*Task description*
Comb through the entries for "Dodge" and pull out each line that holds it.

*Collected data*

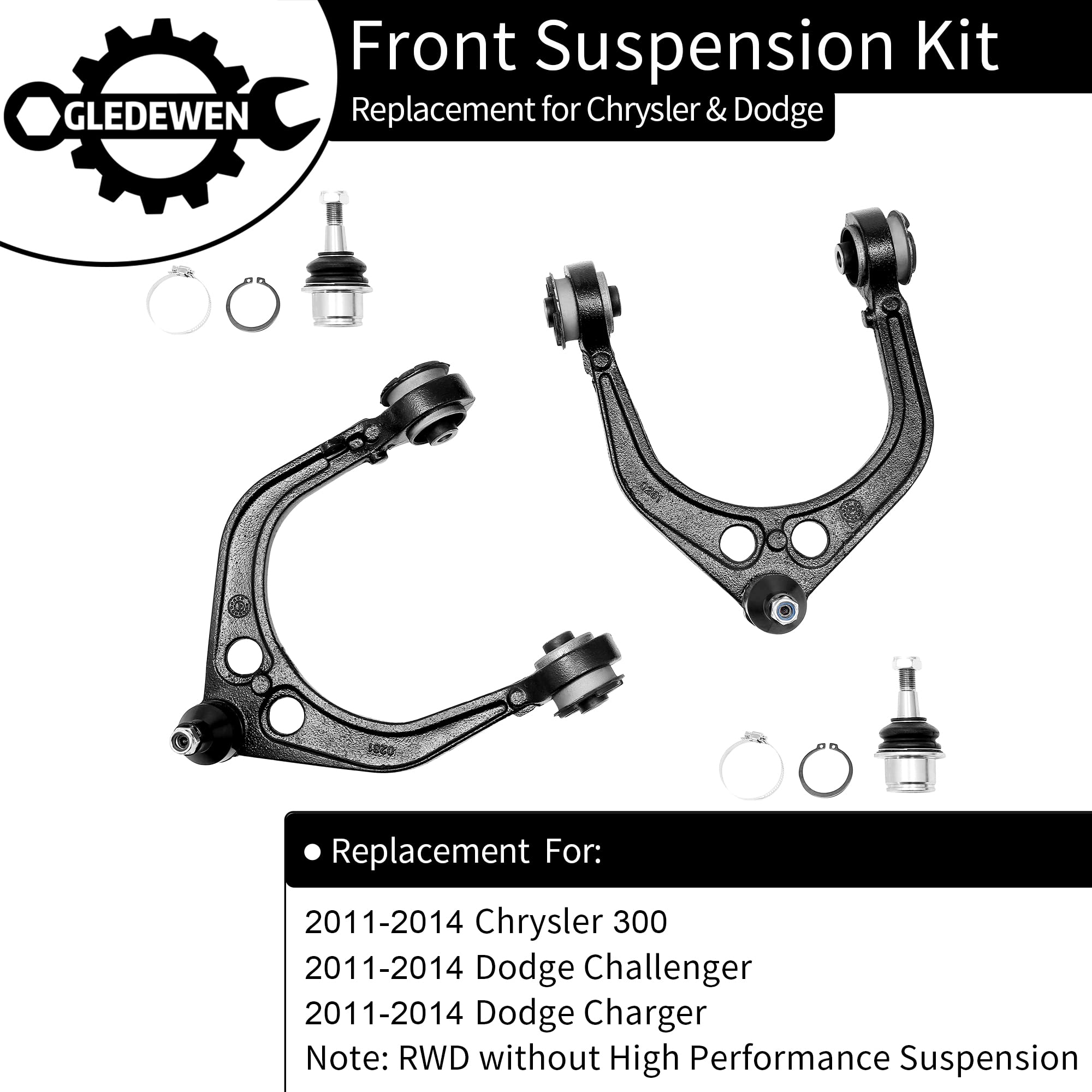 GLEDEWEN

Front Suspension Kit

Replacement for Chrysler & Dodge

0281

0281

● Replacement For:

2011-2014 Chrysler 300
2011-2014 Dodge Challenger
2011-2014 Dodge Charger
Note: RWD without High Performance Suspension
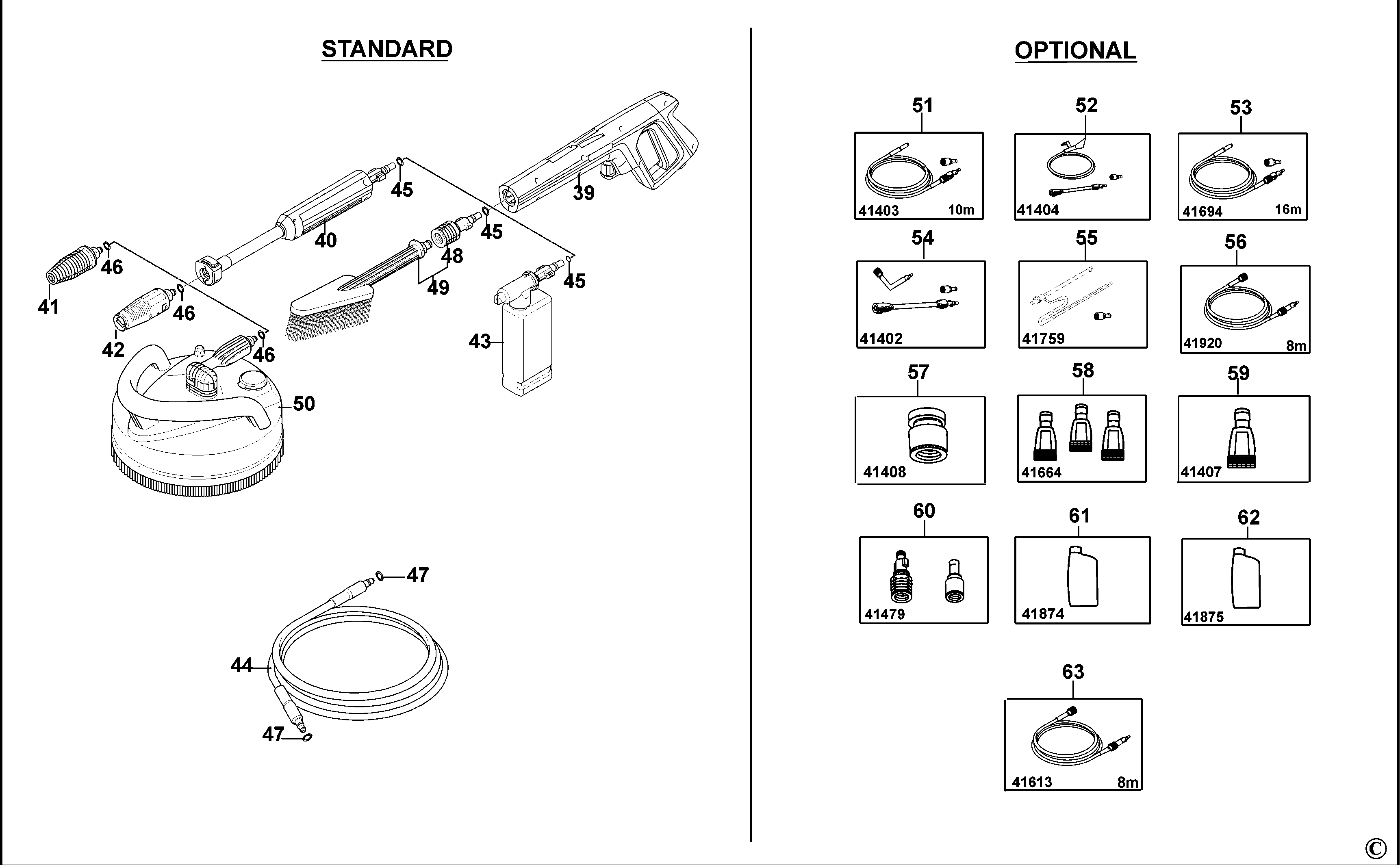 STANDARD

45
39
40
45
48
49
45
46
41
46
42
46
43
50

47
44
47

OPTIONAL

51
41403 10m

52
41404

53
41694 16m

54
41402

55
41759

56
41920 8m

57
41408

58
41664

59
41407

60
41479

61
41874

62
41875

63
41613 8m

©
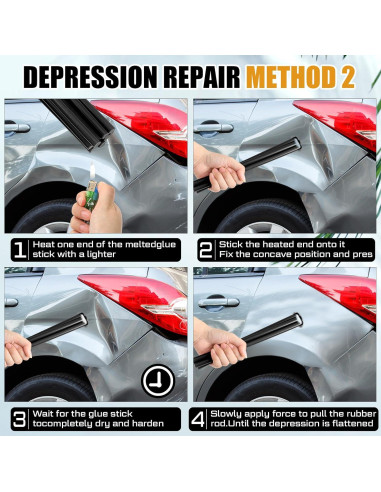 DEPRESSION REPAIR METHOD 2

1 Heat one end of the meltedglue stick with a lighter

2 Stick the heated end onto it Fix the concave position and pres

3 Wait for the glue stick tocompletely dry and harden

4 Slowly apply force to pull the rubber rod.Until the depression is flattened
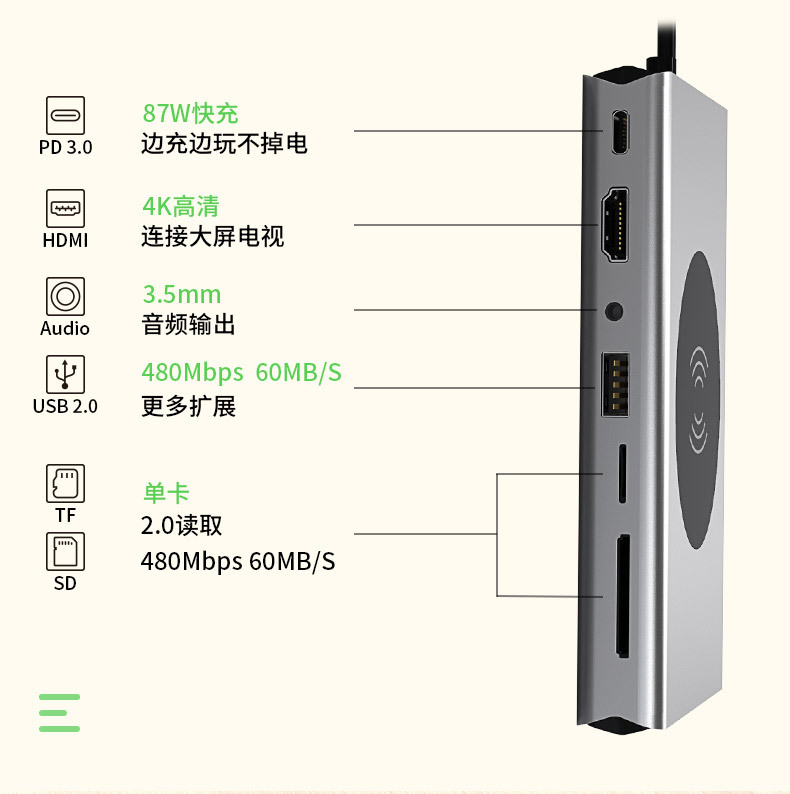 PD 3.0
87W快充
边充边玩不掉电

HDMI
4K高清
连接大屏电视

Audio
3.5mm
音频输出

USB 2.0
480Mbps 60MB/S
更多扩展

TF
SD
单卡
2.0读取
480Mbps 60MB/S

*Response area*
Replacement for Chrysler & Dodge
2011-2014 Dodge Challenger
2011-2014 Dodge Charger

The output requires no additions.